Tuesday, June 10, 2008

Movie Review: Harold and Kumar Escape from Guantanamo Bay

Genre: Adventure/ comedy
Directors: Jon Hurwitz and Hayden Schlossberg
Cast: John Cho, Kal Penn, Rob Corddry, Jack Conley, Roger Bart and others

This is one of the rare comedy movies which had me laughing through and through. Harold & Kumar Escape From Guantanamo Bay is infused with a heavy dose of satirical humor. A chronicle of the adventures Harold (John Cho) and Kumar (Kal Penn) when they get mistaken to be terrorists; arrested and sent to Guantanamo Bay following a misunderstanding aboard an international flight. The movie moves very swiftly from this stage, with the protagonists jumping from one hilarious situation into another including an encounter with a one-eyed hillbilly, participating in a Ku Klux Klan meeting, a bottomless party, etc.

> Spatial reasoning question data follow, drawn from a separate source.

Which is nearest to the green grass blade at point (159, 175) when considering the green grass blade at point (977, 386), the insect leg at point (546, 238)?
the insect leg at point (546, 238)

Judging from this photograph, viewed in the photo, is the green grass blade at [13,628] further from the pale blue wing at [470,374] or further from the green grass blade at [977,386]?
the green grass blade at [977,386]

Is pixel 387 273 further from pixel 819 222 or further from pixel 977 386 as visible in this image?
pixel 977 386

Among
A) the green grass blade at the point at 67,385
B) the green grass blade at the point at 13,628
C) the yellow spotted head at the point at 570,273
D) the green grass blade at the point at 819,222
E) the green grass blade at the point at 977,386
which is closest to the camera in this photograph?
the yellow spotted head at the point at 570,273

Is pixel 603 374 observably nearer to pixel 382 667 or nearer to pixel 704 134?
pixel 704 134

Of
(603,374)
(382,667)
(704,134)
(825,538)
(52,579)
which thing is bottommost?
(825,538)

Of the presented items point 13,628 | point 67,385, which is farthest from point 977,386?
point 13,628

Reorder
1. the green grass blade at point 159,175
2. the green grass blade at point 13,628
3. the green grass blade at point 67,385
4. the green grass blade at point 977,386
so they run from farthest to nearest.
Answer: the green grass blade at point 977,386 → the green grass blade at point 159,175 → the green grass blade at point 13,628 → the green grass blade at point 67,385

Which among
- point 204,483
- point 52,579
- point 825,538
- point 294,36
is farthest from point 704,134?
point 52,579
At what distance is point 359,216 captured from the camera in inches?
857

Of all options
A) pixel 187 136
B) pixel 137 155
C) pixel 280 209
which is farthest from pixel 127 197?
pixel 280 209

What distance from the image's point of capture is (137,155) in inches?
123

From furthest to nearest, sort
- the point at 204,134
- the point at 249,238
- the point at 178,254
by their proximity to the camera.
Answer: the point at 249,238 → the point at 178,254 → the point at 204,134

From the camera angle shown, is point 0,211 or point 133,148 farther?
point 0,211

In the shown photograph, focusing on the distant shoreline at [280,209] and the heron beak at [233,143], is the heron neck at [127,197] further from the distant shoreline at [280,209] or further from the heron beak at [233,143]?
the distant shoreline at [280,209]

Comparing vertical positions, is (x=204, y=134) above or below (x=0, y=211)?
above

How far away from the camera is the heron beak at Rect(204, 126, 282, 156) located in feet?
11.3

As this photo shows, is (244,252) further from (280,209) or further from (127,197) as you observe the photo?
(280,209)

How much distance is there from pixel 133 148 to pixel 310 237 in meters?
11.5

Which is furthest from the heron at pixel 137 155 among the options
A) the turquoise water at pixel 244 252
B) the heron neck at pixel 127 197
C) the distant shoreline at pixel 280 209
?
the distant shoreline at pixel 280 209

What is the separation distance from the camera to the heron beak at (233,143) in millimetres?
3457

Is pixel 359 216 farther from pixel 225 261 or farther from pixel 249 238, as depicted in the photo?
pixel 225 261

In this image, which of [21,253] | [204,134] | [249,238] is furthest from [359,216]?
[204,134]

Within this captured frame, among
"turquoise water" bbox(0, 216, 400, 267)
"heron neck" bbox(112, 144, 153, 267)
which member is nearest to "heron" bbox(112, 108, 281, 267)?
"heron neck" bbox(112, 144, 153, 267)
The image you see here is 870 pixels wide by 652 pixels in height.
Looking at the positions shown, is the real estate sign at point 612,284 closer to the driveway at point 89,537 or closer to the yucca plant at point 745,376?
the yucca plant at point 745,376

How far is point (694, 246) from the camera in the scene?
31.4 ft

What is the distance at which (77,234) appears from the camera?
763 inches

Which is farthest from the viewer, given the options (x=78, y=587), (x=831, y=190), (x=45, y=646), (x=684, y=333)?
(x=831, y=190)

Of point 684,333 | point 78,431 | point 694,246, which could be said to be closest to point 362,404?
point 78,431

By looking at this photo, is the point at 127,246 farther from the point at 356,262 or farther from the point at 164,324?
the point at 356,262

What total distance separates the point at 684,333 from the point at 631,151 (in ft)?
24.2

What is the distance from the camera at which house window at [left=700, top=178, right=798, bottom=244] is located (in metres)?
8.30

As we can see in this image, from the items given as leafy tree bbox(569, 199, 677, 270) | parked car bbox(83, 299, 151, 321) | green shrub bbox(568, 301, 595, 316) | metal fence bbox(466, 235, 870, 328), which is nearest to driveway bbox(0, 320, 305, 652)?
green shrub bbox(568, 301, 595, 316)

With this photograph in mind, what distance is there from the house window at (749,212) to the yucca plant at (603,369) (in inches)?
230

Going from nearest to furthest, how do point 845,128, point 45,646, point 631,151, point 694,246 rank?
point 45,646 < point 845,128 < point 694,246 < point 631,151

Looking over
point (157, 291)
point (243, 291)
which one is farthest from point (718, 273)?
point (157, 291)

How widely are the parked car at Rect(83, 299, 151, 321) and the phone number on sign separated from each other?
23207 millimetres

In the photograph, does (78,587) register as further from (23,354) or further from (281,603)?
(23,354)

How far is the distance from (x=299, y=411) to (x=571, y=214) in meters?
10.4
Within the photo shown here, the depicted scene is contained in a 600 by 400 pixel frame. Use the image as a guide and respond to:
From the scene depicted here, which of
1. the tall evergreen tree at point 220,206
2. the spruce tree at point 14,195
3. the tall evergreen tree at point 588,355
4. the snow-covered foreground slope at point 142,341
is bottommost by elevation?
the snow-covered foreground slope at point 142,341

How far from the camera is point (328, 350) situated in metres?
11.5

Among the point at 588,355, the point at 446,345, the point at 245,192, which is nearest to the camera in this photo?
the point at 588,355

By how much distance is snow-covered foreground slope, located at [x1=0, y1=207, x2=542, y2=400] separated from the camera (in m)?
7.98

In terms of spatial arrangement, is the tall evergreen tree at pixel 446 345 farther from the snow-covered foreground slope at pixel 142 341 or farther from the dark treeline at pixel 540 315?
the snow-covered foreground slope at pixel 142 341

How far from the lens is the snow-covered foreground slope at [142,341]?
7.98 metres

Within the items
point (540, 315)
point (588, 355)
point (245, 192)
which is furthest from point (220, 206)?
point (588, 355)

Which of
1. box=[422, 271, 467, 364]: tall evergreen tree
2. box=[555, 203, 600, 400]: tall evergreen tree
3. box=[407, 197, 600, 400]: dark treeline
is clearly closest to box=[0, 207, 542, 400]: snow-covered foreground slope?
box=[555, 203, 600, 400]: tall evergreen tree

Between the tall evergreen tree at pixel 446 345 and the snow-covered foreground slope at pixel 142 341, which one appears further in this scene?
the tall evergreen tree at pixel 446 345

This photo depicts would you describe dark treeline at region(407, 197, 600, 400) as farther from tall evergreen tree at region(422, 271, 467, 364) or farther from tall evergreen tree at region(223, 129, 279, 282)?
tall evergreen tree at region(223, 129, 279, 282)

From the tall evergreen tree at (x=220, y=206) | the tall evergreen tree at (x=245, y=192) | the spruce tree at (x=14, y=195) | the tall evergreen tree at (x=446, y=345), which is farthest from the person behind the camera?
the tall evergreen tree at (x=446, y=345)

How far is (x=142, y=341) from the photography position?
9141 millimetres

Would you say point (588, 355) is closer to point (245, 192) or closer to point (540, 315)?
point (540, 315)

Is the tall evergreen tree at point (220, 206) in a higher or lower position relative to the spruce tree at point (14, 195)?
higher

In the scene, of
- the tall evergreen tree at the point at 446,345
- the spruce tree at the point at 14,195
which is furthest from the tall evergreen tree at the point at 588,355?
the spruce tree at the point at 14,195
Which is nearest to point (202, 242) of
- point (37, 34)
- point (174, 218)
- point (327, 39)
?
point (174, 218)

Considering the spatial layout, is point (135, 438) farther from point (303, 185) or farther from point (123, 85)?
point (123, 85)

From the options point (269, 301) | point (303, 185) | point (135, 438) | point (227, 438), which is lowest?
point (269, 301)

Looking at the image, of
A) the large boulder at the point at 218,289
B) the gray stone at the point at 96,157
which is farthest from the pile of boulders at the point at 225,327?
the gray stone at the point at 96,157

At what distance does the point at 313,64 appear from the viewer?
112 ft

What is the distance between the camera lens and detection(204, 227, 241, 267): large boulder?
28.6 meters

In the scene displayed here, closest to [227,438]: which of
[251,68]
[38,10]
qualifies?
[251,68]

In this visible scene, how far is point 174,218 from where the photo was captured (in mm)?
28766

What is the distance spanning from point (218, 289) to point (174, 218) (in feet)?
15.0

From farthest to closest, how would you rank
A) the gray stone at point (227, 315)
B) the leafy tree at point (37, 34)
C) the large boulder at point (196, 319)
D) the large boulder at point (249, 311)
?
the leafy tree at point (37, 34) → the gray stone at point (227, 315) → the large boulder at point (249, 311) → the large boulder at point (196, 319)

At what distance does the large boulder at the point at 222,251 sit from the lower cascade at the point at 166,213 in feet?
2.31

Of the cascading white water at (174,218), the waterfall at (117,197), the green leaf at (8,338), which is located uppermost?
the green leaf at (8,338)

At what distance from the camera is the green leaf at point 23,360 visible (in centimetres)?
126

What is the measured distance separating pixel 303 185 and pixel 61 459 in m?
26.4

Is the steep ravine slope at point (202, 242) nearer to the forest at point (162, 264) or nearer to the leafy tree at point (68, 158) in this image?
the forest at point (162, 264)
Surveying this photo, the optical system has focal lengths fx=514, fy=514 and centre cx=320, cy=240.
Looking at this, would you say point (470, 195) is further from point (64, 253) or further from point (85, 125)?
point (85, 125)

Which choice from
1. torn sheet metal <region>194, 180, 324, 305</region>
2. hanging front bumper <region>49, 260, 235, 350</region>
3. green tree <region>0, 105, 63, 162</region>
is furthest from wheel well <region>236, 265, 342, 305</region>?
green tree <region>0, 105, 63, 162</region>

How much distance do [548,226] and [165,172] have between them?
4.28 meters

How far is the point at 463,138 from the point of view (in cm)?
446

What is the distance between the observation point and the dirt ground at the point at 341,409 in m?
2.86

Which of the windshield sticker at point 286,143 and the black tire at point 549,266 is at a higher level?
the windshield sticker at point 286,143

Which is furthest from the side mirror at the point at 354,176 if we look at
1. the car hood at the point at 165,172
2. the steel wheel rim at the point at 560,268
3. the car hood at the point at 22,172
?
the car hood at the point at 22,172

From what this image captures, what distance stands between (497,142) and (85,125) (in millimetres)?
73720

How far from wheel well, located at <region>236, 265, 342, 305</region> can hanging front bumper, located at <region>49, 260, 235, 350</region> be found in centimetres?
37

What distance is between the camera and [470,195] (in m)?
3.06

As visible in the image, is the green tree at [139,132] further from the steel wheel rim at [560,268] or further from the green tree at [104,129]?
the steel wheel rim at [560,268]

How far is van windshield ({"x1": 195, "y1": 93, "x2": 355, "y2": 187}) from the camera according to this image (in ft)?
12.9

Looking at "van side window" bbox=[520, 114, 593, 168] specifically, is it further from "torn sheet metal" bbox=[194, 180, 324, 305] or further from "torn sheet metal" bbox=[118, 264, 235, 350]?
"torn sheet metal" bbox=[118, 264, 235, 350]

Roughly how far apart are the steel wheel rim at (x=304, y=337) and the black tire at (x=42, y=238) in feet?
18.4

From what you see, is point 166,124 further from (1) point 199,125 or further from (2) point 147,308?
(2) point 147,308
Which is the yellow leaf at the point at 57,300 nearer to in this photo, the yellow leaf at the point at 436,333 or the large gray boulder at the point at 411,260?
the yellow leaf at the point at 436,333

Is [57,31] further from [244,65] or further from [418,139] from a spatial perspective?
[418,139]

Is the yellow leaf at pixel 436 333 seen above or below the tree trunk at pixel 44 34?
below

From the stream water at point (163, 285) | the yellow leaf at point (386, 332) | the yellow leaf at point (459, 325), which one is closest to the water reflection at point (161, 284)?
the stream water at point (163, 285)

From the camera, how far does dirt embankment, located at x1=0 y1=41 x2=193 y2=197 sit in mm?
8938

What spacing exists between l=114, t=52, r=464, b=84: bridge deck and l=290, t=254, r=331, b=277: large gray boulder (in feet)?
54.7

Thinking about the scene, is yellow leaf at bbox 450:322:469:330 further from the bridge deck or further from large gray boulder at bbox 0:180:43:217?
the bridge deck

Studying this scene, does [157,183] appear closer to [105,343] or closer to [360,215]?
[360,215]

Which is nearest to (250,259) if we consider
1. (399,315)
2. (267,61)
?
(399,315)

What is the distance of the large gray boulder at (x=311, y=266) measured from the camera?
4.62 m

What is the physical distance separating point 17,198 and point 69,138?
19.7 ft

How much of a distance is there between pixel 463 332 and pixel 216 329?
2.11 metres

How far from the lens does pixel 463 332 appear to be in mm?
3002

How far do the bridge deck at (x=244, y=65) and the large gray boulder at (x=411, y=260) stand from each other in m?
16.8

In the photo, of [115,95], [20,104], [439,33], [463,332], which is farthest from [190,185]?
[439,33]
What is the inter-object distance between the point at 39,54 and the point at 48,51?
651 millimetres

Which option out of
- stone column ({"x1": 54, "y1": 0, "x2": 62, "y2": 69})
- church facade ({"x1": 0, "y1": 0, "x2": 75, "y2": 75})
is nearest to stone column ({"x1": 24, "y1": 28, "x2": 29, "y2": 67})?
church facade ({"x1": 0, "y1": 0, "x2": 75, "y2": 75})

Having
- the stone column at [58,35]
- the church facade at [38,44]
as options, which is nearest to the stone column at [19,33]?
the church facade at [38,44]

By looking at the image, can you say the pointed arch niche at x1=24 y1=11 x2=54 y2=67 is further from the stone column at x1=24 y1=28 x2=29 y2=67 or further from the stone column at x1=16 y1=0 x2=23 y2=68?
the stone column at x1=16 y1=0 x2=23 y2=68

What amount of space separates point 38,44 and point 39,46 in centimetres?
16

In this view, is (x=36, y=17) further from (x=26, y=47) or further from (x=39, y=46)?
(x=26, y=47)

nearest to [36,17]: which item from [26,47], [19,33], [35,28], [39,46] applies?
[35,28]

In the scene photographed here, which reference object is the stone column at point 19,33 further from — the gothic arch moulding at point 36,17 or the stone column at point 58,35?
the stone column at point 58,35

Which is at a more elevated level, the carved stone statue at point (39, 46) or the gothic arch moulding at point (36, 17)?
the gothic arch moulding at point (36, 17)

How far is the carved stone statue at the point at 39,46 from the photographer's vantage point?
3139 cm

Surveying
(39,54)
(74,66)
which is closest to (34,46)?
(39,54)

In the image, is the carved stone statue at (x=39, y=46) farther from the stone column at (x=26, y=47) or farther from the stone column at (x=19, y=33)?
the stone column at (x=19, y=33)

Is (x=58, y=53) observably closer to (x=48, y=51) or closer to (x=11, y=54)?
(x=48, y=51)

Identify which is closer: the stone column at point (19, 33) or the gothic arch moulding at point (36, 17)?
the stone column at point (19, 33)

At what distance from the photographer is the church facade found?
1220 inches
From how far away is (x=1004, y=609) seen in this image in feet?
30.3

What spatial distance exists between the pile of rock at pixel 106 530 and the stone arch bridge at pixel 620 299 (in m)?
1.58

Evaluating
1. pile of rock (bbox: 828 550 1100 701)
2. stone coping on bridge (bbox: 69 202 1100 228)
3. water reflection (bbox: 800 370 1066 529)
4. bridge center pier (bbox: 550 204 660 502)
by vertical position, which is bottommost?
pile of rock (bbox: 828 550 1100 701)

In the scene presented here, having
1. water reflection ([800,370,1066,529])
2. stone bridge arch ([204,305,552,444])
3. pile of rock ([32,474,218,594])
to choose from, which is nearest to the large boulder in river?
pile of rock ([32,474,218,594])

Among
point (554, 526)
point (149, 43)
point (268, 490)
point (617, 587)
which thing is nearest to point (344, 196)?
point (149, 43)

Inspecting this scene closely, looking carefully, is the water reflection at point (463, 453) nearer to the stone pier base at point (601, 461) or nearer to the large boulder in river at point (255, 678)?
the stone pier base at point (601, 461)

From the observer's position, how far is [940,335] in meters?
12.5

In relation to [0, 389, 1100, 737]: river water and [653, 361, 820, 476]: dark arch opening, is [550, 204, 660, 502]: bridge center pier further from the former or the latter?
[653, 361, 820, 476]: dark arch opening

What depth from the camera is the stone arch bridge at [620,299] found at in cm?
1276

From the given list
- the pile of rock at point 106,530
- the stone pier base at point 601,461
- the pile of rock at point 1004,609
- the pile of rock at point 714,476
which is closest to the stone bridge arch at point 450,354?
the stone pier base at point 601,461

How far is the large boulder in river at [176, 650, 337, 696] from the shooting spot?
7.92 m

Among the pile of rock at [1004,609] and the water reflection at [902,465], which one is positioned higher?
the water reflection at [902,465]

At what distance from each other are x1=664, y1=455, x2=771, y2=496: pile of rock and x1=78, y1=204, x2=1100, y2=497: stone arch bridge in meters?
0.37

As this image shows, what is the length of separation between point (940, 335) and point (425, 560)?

The movie starts off with Harold and Kumar on a plane to Amsterdam to meet the formers girlfriend. Meanwhile Kumar has smuggled some weed (Marijuana) along in his invention “a smokeless bong” to enjoy a joint in the aircraft’s bathroom. But this gadget is mistaken for a bomb and air marshals who are part of every international flight tackle the duo and arrest them. Racist and arrogant FBI official Rob Corddry thinks that every colored individual is out to destroy America and should be put behind bars. As per Corddry’s orders the two are blithely shipped off Guantanamo Bay, from where they escape within the first 24 hours. The film’s title is a misnomer though, because the duo escape from Guantanamo bay in the early part of the film.

Naturally FBI is angry, intrigued and wants to get them at any cost. After escaping from Guantanamo Bay the duo get onto a boat along with a crowd of illegal immigrants and land on US soil. Their only hope is Kumar’s ex-girlfriend’s fiancĂ© (Vanessa), who is linked to President George Bush. The duo decides to take help of their Florida-based friend Raza and travel from Florida to Texas where their friend is scheduled to get married.

From here on it is one adventure after another for Harold and Kumar, a series of miscalculations and encounters with the strange. Of course the adventures could be treated as separate and isolated episodes as there is no connection between them. This is kind of refreshing because one doesn’t need to track the story so closely and can just have fun at the theatres. The jokes and pranks would make you hold your sides and laugh. They land up in down town Alabama and bust a fire hydrant and fearing backlash from a group of African-Americans playing ball on the road Harold and Kumar abandon the car and run.

Quite expectedly the FBI is called in and Corddry lands up there and suspects the African-Americans to be hand-in-glove with the terrorists. Meanwhile it gets dark and the duo land up in the middle of a Ku Klux Klan meeting. They succeed in mugging two of the clan members and steal their robes and become part of the meeting for some time. But then they are discovered soon and run for their lives. Another funny sequence is the bottomless party, but I wouldn’t recommend this move to be watched with your family, for the language is quite sharp and below-the-belt humor can be disturbing.

This is definitely a socio-political comedy and everything that the duo come across is portrayed in a mix of sharp and hilarious cultural comedies. It shows the American paranoia that borders on racism and brands everyone colored as uneducated and a potential terrorist. All in all I would give this movie 3.5 out of 5 as an entertainer but surely not a family entertainer. Don’t take your kids to watch it.